**What the task requires:** Reproduce without any change the lines in the records below, from the line containing "At what remove" through the line containing "the yellow house at [218,97] <", including both of those lines.

**Spatial relationship records:**
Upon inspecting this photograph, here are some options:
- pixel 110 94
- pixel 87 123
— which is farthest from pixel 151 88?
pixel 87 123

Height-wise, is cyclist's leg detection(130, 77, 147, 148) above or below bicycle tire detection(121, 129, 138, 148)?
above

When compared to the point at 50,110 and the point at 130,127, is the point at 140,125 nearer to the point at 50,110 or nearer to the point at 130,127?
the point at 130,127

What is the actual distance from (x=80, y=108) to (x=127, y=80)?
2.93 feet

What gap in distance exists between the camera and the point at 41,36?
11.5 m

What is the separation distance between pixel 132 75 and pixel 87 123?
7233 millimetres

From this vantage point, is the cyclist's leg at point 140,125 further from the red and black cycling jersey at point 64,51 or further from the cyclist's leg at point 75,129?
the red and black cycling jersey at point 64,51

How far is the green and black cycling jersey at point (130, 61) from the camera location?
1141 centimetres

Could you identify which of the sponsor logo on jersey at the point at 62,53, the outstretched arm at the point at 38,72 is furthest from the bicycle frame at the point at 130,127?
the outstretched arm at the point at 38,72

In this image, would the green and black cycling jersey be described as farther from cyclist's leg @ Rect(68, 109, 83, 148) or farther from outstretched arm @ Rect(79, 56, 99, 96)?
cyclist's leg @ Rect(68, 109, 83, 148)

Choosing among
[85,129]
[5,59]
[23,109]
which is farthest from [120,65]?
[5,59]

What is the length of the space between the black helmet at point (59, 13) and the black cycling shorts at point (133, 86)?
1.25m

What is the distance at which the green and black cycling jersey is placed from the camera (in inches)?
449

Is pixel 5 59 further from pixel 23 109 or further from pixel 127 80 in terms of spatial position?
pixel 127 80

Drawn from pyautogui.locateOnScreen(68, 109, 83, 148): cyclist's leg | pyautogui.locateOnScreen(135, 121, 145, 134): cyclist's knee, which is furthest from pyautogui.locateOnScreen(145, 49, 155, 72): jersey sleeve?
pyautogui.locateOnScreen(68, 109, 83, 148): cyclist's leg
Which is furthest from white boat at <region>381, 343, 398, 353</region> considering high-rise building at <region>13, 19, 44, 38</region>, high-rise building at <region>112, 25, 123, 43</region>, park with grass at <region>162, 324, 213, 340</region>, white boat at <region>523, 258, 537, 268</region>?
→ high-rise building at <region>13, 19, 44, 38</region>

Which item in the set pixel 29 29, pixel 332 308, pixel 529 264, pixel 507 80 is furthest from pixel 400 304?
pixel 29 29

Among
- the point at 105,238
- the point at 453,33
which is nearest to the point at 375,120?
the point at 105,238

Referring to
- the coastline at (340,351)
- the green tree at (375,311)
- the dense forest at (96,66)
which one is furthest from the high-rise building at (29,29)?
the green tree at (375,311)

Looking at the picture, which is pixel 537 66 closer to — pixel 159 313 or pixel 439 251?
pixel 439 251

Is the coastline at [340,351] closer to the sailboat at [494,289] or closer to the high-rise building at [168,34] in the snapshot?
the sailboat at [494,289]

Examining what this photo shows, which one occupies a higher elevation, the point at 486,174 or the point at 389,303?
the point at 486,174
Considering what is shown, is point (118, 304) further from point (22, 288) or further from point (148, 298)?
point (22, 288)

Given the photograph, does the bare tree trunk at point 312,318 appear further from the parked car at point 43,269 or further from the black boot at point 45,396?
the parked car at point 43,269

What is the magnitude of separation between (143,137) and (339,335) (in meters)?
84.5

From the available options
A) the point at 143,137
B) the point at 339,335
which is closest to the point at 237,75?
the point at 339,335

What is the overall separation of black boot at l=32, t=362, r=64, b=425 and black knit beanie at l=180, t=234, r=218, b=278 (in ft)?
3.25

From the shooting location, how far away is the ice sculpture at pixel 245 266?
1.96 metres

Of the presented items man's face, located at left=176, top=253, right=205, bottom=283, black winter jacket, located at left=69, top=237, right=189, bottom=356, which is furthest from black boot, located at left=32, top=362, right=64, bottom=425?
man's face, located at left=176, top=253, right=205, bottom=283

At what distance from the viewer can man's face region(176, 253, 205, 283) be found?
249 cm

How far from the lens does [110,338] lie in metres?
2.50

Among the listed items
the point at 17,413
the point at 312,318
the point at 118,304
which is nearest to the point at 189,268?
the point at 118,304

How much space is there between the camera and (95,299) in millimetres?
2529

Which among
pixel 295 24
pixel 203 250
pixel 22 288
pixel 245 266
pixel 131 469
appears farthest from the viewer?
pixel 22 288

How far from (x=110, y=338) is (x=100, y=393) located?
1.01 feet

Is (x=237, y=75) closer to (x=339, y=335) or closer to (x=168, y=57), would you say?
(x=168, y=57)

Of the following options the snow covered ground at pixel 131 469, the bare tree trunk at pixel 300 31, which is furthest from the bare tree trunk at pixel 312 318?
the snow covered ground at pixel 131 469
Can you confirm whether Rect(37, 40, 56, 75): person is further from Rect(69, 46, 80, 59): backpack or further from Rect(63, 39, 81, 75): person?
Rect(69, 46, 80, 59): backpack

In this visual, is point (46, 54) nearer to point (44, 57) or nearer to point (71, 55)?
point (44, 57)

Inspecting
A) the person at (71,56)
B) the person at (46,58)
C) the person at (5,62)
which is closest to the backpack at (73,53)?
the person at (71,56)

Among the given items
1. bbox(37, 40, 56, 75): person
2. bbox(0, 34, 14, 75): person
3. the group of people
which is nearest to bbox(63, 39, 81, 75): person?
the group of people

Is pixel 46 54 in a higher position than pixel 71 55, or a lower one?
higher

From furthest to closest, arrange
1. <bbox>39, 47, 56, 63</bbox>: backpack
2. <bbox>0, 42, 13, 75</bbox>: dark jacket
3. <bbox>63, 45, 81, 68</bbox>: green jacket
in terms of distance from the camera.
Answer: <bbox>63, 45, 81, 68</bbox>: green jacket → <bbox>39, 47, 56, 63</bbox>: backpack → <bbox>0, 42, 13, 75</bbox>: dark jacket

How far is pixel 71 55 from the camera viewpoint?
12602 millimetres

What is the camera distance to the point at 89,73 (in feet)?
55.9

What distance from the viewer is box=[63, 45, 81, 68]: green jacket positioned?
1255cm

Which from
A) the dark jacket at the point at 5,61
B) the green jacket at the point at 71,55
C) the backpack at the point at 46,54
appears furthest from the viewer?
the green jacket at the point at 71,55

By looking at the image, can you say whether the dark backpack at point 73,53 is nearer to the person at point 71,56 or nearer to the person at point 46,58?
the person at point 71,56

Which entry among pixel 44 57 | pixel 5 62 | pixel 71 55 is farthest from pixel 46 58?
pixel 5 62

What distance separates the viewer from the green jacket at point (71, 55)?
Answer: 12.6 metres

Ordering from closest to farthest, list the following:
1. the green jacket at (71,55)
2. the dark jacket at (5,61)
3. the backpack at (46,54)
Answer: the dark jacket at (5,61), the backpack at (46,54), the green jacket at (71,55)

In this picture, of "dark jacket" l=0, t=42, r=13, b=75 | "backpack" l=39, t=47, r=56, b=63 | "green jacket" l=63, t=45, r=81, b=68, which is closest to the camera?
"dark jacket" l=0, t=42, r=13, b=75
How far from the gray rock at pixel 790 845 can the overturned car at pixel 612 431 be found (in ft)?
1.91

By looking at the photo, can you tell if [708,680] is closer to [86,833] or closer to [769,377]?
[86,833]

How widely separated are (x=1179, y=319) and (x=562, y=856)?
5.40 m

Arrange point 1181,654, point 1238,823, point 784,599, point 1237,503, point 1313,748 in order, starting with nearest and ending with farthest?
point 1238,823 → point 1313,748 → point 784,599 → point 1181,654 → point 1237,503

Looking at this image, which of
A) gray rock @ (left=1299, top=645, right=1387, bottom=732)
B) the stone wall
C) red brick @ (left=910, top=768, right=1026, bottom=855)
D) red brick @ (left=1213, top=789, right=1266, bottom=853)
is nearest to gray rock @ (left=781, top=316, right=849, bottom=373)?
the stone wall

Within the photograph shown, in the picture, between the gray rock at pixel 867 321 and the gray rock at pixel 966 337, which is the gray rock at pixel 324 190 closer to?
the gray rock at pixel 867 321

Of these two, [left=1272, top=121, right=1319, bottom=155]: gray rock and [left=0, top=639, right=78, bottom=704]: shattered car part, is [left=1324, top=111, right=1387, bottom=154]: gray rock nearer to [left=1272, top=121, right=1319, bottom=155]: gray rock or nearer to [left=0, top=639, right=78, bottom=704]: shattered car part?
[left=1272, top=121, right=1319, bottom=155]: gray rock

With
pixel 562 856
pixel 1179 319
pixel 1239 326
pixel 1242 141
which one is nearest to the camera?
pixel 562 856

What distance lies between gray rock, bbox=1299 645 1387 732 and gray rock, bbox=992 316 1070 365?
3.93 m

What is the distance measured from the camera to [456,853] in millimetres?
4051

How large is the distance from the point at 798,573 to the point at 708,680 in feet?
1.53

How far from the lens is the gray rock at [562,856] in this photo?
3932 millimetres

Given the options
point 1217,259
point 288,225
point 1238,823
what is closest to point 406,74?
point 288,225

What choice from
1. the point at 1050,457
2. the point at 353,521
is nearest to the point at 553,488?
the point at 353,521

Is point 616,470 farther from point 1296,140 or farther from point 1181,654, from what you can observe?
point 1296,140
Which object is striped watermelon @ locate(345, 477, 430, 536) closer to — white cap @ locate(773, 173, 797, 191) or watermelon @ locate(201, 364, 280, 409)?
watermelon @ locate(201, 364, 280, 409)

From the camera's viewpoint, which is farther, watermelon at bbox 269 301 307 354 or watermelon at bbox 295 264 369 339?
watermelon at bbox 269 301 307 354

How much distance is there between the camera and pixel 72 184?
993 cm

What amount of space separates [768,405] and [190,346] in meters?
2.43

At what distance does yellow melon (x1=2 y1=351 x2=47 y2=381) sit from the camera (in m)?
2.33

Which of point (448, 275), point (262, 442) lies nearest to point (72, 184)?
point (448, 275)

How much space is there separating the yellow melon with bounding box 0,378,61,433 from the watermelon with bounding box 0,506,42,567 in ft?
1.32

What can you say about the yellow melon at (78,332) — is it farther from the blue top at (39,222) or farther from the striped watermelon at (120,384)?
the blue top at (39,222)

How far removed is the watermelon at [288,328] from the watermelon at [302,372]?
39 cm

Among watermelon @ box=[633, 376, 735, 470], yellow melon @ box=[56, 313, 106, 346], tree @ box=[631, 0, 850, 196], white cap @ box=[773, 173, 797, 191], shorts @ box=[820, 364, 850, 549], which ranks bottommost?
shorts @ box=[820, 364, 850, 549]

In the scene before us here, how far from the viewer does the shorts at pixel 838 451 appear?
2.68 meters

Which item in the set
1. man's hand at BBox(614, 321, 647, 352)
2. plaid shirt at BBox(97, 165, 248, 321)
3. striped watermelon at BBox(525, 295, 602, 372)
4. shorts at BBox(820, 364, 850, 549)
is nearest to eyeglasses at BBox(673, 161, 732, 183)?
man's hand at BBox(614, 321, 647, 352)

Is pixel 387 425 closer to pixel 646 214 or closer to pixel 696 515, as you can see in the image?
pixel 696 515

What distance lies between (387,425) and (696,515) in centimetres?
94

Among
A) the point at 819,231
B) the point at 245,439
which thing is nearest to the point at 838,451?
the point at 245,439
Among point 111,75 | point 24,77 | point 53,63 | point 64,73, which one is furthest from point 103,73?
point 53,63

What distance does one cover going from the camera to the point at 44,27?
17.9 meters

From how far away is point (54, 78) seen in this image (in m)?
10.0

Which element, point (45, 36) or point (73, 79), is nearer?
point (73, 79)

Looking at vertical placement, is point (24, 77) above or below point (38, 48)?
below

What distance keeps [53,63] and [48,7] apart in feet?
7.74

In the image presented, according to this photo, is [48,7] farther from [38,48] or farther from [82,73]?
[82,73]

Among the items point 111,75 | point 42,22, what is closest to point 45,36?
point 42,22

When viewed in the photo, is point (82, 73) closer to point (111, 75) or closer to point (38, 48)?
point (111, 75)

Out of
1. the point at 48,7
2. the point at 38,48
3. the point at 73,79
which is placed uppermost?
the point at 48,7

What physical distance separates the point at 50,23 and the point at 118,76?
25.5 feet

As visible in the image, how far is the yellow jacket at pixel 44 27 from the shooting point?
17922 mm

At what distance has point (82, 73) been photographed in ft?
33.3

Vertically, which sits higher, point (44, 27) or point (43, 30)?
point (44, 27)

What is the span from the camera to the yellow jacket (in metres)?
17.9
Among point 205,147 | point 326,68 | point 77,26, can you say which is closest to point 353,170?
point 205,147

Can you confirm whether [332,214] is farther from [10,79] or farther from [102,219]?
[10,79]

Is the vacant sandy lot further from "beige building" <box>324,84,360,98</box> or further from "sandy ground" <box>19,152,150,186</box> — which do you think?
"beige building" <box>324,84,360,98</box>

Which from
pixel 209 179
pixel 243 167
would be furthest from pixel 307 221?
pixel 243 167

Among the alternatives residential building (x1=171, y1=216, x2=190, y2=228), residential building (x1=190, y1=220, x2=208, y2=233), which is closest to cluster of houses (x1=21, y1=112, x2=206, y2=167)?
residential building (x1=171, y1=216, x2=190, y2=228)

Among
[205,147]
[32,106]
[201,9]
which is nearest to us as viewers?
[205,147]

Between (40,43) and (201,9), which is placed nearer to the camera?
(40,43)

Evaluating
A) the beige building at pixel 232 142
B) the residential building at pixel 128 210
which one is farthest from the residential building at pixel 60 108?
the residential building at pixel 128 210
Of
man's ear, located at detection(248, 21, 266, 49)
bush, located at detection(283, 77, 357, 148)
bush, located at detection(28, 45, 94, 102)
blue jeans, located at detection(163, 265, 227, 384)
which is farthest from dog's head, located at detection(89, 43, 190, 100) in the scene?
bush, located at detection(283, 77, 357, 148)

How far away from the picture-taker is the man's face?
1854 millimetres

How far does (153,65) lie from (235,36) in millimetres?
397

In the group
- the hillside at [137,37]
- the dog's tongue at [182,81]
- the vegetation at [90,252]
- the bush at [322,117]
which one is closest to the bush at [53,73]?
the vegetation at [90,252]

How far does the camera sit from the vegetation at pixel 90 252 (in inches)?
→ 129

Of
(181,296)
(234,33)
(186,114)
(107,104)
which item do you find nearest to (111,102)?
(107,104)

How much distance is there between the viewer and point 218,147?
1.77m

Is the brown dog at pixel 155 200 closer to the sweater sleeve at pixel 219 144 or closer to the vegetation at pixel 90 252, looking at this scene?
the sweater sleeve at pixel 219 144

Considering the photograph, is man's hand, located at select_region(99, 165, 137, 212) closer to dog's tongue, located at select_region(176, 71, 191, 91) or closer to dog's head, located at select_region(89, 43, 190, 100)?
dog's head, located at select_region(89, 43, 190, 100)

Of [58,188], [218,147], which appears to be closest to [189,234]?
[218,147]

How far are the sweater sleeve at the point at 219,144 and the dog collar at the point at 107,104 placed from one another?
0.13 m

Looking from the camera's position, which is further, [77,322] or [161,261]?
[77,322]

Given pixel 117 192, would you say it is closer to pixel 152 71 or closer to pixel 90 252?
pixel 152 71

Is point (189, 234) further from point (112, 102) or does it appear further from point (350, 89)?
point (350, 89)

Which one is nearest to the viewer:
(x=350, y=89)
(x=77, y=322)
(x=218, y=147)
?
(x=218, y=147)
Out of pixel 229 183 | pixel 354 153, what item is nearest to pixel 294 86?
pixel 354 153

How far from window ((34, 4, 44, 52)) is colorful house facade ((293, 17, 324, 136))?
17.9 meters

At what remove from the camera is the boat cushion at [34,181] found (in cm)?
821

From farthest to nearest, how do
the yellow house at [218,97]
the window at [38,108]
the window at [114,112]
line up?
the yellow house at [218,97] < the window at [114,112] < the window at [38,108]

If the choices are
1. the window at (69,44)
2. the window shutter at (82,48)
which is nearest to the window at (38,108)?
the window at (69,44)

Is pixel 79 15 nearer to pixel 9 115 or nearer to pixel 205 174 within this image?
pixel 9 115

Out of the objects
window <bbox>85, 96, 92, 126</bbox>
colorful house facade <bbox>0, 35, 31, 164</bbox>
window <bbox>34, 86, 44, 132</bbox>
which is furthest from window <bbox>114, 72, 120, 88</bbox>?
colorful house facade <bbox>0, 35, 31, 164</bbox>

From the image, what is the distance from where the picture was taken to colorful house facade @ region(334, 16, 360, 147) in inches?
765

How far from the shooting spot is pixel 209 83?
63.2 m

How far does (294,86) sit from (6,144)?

**Full response:**
At what remove from the camera is the boat cushion at [34,181] found (in cm)?
821

From farthest to nearest, how do
the yellow house at [218,97]
the window at [38,108]
the window at [114,112]
line up?
the yellow house at [218,97] < the window at [114,112] < the window at [38,108]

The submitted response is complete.